>> Begin PASSAGE PROVIDED
Efficient Database Search
Suppose we had a database that contained names, email addresses, email message texts, documents, audio recording, case histories, and other large and dissimilar items. Suppose we wanted to find the record that contained a specific document or email message. Running a standard search that looks for an identical document in the database would be computationally intensive since it would require comparing data elements that are many kilobytes or megabytes long against the document we wanted to find. We could instead create a database that contained hashed versions of all the data elements and search for a match with a hash of the document we were looking for. This would require comparing data elements that are only 256 bits long. The bigger the average size of the original data elements, the greater the computational savings from searching for matching hashes.
Applications of Encryption
We have already discussed how symmetric and asymmetric encryption are used to send secure messages between users. The same basic technique is behind VPNs, HTTPS connections, encrypted WiFi communications, and SSL and TLS connections. One other application deserves mention.
Cloud backup services like OneDrive and Dropbox, and enterprise applications built on Azure or AWS, hold sensitive client data and use encryption to keep it secure. A common approach is to use a shared key to encrypt data that is transmitted between a client’s computer and the cloud service. This encrypts data in transit, but not at rest. If either the client or cloud service is hacked, the data are revealed. A better approach is to use a symmetric private key to encrypt data end-to-end. That is, encrypt the data on both the client’s computer and the cloud provider’s server, and only transmit data in encrypted form. This encrypts data in transit and at rest on both the local and cloud disks. The problem with this approach is that if the cloud service knows the shared encryption key, it can read your data. Even if you trust the cloud provider, a hacker may find a way to steal the encryption keys or a government agency may compel the provider to turn over your unencrypted data. Thus, an even better approach is client-side encryption which keeps the key in the hands of the client instead of making it a shared secret with the cloud provider. This key is used to encrypt data on the client’s local disk and only encrypted files are sent to the cloud server. Since the cloud provider does not know the private key, it is unable to read the client’s files. If the cloud provider is hacked, only encrypted files without keys are compromised. Even if the government ordered the cloud provider to turn over client data, it could only give up encrypted files. Since the cloud provider does not have the key, it is technologically impossible for it to turn over cleartext client data.
>> End PASSAGE PROVIDED
>> Begin RECORDED INFORMATION
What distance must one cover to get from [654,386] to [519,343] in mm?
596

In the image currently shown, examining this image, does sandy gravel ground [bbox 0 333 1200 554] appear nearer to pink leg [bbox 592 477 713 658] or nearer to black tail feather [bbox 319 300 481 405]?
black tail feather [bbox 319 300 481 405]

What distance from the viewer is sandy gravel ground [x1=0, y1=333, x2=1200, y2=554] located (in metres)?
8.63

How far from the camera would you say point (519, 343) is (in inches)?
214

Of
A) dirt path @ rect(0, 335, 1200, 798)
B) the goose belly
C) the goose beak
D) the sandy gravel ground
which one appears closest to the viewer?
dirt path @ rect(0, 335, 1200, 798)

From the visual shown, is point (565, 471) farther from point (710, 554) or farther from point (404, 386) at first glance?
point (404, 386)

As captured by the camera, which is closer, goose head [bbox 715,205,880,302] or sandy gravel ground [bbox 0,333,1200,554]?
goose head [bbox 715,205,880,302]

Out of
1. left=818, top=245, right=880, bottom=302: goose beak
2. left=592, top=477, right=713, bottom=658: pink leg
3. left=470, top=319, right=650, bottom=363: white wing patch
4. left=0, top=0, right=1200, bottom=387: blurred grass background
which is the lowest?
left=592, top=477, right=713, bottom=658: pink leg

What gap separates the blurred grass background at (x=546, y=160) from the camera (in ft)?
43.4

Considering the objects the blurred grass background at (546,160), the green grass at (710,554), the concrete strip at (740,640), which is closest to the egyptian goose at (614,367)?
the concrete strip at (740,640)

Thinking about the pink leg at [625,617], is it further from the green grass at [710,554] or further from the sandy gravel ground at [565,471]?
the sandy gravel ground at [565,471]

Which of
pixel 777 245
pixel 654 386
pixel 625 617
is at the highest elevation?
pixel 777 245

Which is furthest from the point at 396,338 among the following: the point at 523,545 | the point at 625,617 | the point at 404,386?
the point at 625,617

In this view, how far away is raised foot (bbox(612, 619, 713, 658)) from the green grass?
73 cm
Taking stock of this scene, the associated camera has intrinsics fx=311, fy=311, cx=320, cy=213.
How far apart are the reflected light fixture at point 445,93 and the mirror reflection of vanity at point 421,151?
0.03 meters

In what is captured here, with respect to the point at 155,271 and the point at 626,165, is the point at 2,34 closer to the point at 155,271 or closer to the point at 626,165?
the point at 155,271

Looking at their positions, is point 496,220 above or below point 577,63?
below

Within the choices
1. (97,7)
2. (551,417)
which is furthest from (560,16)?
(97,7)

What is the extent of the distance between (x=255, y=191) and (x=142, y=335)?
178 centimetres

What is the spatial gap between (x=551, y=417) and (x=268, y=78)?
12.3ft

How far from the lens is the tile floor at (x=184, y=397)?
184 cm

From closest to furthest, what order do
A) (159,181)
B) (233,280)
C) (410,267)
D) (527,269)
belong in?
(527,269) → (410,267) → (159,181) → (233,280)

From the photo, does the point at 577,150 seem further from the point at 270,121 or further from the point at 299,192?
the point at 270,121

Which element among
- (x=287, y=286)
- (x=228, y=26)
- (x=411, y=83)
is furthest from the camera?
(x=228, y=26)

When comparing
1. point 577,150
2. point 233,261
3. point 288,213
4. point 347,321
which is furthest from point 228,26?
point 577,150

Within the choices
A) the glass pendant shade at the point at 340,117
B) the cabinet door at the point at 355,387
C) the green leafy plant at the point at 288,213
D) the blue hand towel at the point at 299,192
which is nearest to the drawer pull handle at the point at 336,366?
>> End RECORDED INFORMATION
■ **TO-DO LIST**
a - Based on the passage on hashing and encryption, decide whether each statement agrees with it: (i) searching for matching hashes means comparing data elements only 256 bits long; (ii) encrypting transmitted data with a shared key also protects the data at rest; (iii) under client-side encryption, a cloud provider ordered by the government could surrender only encrypted files. For each, answer yes or no and quote the words that decide it.
b - Write the next paragraph of the passage on hashing and encryption, picking up after its final sentence.

■ **RESPONSES TO THE EXERCISE**
a -
(i) Yes: "This would require comparing data elements that are only 256 bits long."
(ii) No: "This encrypts data in transit, but not at rest."
(iii) Yes: "Even if the government ordered the cloud provider to turn over client data, it could only give up encrypted files."

b -
Applications that Combine Encryption and Hashing
Really interesting things become possible when encryption and hashing are used together.
Signing paper documents is the traditional way of indicating agreement or acknowledging receipt. Signatures can be forged, so banks and notary publics require that people show identification documents such as passports or driver’s licenses. These documents often include photographs, signatures, physical descriptions, and even fingerprints. In effect, these documents are an attestation by a government agency or whoever issued the documents that it believes that the person named on the ID document is the same one in the photograph, uses a signature that looks like the one on the document, has a certain fingerprint, and so on.
There are several weaknesses to this approach. First, we have to trust in the truthfulness and due diligence of the document issuer if we are to believe its attestation. This is why banks ask for official government IDs instead of your work ID or AAA card. Second, the document could be forged. Third, the ID could be stolen. These last two problems might be solved if we could request a copy or image of the document from the issuing agency. This would make it immediately apparent if the document being presented is forged, altered, stolen, or revoked.
In the digital world, public private key (PPK) pairs combined with hashes can be used to sign documents, messages, transactions, and any other type of digital object. Signing and verifying signatures works as follows:
- The signer produces a hash of the document.
- The signer encrypts the hash with his private key.
- The signer attaches this encrypted hash to the unencrypted (cleartext) document.
- To verify the signature, the reader decrypts the hash using the signer’s public key. The decrypted hash could only have been encrypted in this exact way by the holder of the complementary private key (that is, the signer). Thus, the reader knows that this is the correct hash of the document as it was signed by the private key holder.
- Finally, the reader produces his own hash of the unencrypted document. If the hashes match, then he knows the document is exactly what was signed and has not been changed in any way.
For this to work, the reader must have access to the public key that can decrypt the encrypted hash, and believe that this public key belongs to a specific person or entity. The reader also has to believe that the owner of the public key had control of the corresponding private key when the document was signed. If a hacker managed to get his hands on the private key, he could use it to sign documents just as easily as the true owner. Thus, if we think the key has not been stolen or compromised, and we are confident that we know the real world person or entity who owns and controls the key, then we can be equally confident that that person or entity signed the document verified by matching hashes.
How can we verify that a private key has not been stolen or compromised? How can we be confident that we know the true real world owner of the public key used to decrypt the hash in a digital signature? Just like physical signatures, we need some kind of digital ID document to give us confidence that the owner of the public key is really who he claims, and that the corresponding private key is under his exclusive control.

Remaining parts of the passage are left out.